MetadataShow full item record
The pursuit of the minutely small “nanotechnology” is thriving in academia, in the private sector, and in global state science and technology programs. Through the science fiction of Star Trek and other quasi-fictional works, the notion of nanotechnology has entered the collective public psyche. To date, three broad topics have dominated discussion regarding nanotechnology risk: health and environmental consequences, privacy and legal implications, and uncontrolled self-replication and artificial intelligence.
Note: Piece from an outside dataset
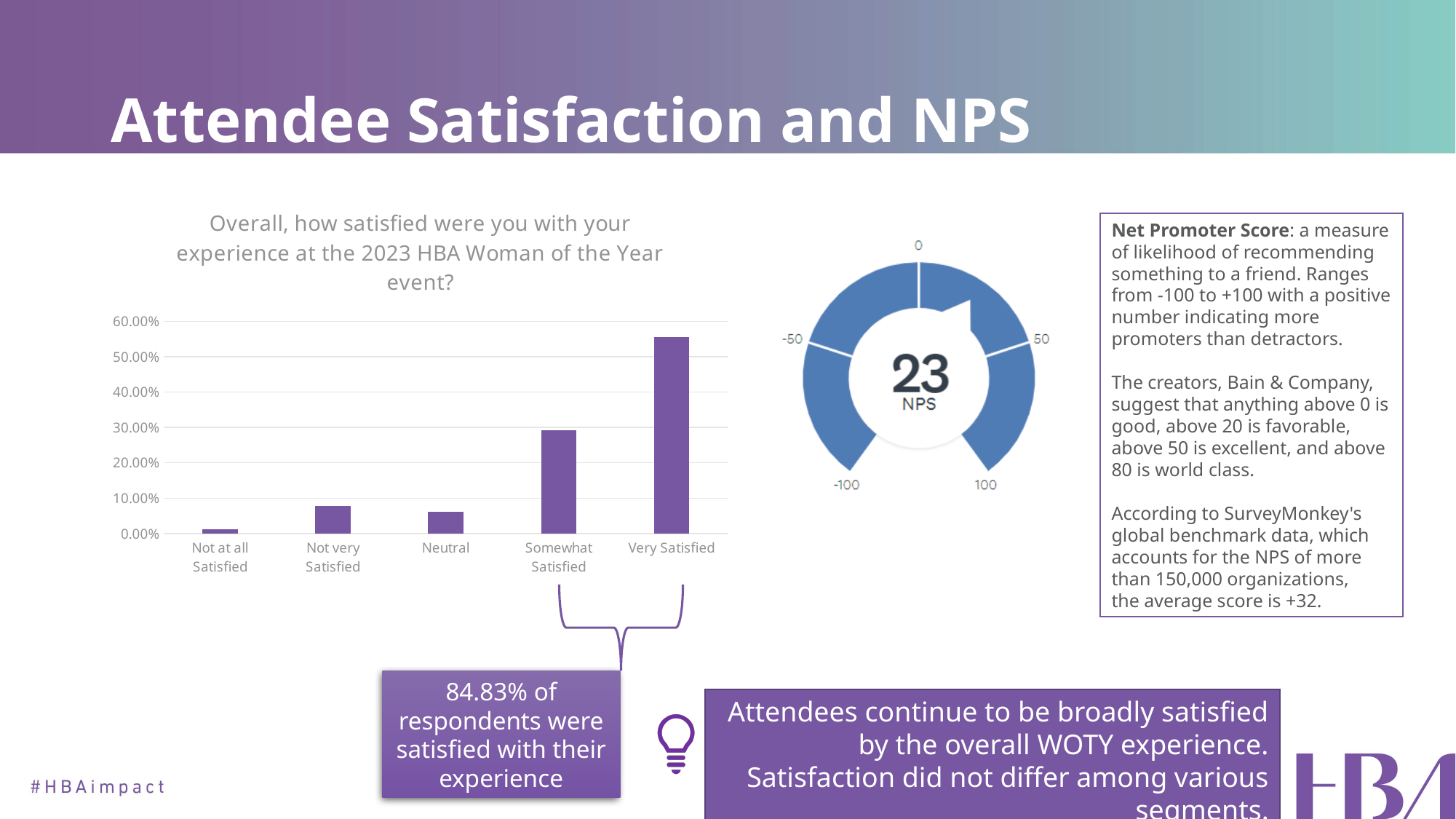
In the satisfaction bar chart, how many response categories are shown on the x axis? 5 What type of chart is used to show the answers to 'Overall, how satisfied were you with your experience at the 2023 HBA Woman of the Year event?' bar chart In the satisfaction bar chart, is the value for Not very Satisfied greater or less than 10.00%? less In the satisfaction bar chart, is the value for Neutral greater or less than 10.00%? less In the satisfaction bar chart, which is larger: the value for Somewhat Satisfied or the value for Very Satisfied? Very Satisfied What NPS value is shown on the gauge chart? 23 In the satisfaction bar chart, which is larger: the value for Not at all Satisfied or the value for Somewhat Satisfied? Somewhat Satisfied In the satisfaction bar chart, is the value for Somewhat Satisfied greater or less than 20.00%? greater What is the highest value marked on the NPS gauge chart's scale? 100 In the satisfaction bar chart, which category has the lowest value? Not at all Satisfied In the satisfaction bar chart, which category has the highest value? Very Satisfied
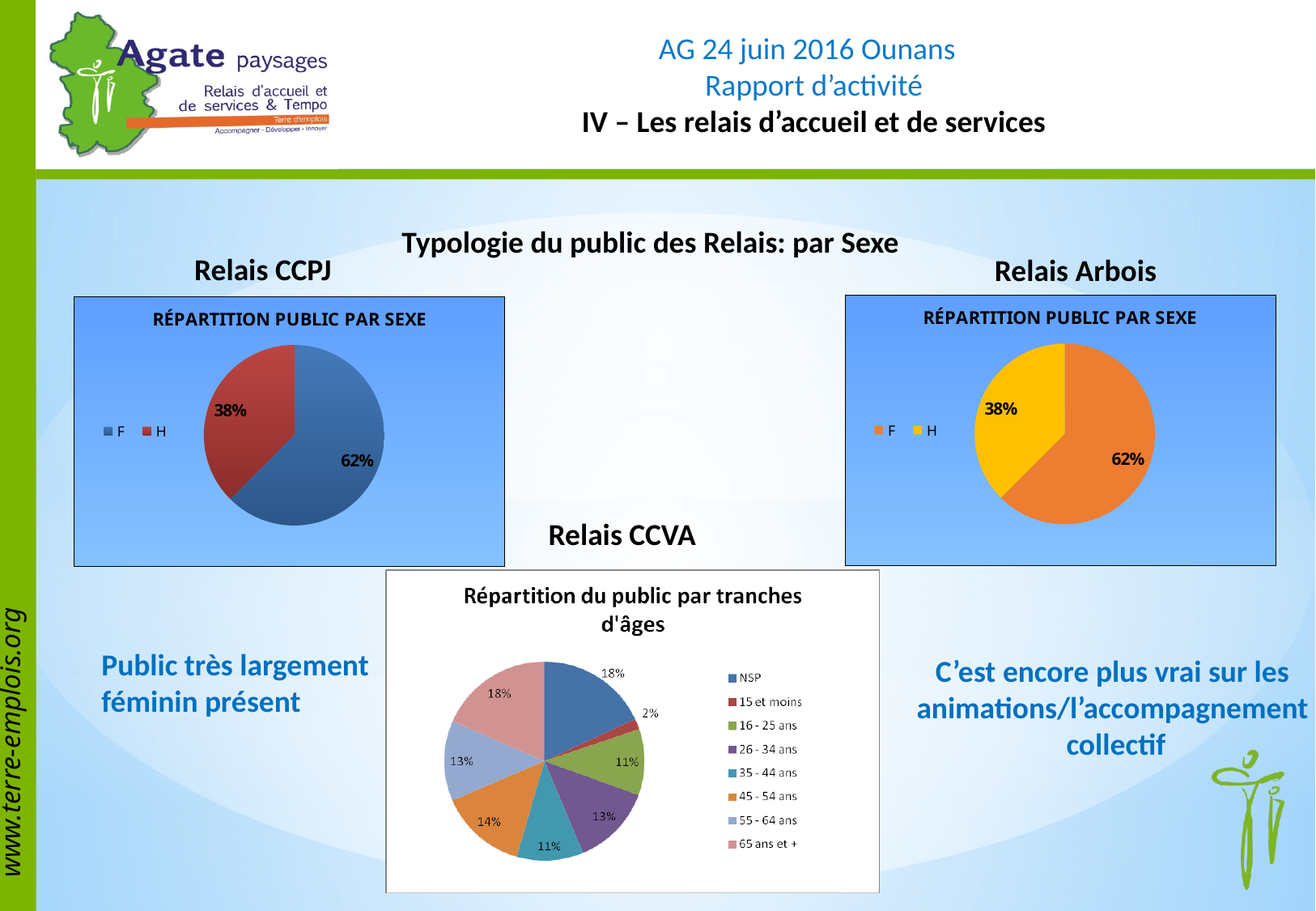
What is the title of the Relais Arbois chart? RÉPARTITION PUBLIC PAR SEXE In the Relais Arbois chart, which category has the larger share, F or H? F In the Relais CCVA chart, which is larger, the share for 26 - 34 ans or the share for 35 - 44 ans? 26 - 34 ans In the Relais CCPJ chart, what percentage of the public is F? 62% In the Relais CCVA chart, what is the share for 15 et moins? 2% How many categories does the legend of the Relais CCVA chart list? 8 In the Relais CCPJ chart, what is the difference between the F and H shares? 24% In the Relais CCVA chart, which age group has the smallest share? 15 et moins In the Relais Arbois chart, what percentage of the public is F? 62% What kind of chart is used for the Relais CCVA 'Répartition du public par tranches d'âges'? Pie chart In the Relais CCVA chart, what is the share for 45 - 54 ans? 14% In the Relais CCPJ chart, what percentage of the public is H? 38%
Security implications, both for traditional nonproliferation regimes and for potential misuse by non-state actors, have not received commensurate attention. At the same time, policy makers and the scientific community, domestically and internationally, are attempting to develop new means to address risks associated with biotechnology. As 21st century science and technology intrinsically traverses traditional borders “academic, public-private, and international” previous models are inadequate. Through examination of civilian and defensive applications (nanotechnologically-enabled countermeasures) and hypothetical offensive uses, the goal is to develop an analytic model to probe security questions surrounding this emerging technology. Recognizing and developing a robust analytical framework to assess implications of this emerging technology is an unexplored, cutting-edge research area for international security. Alternatively, the future may grapple with a nanotechnology A.Q. Khan.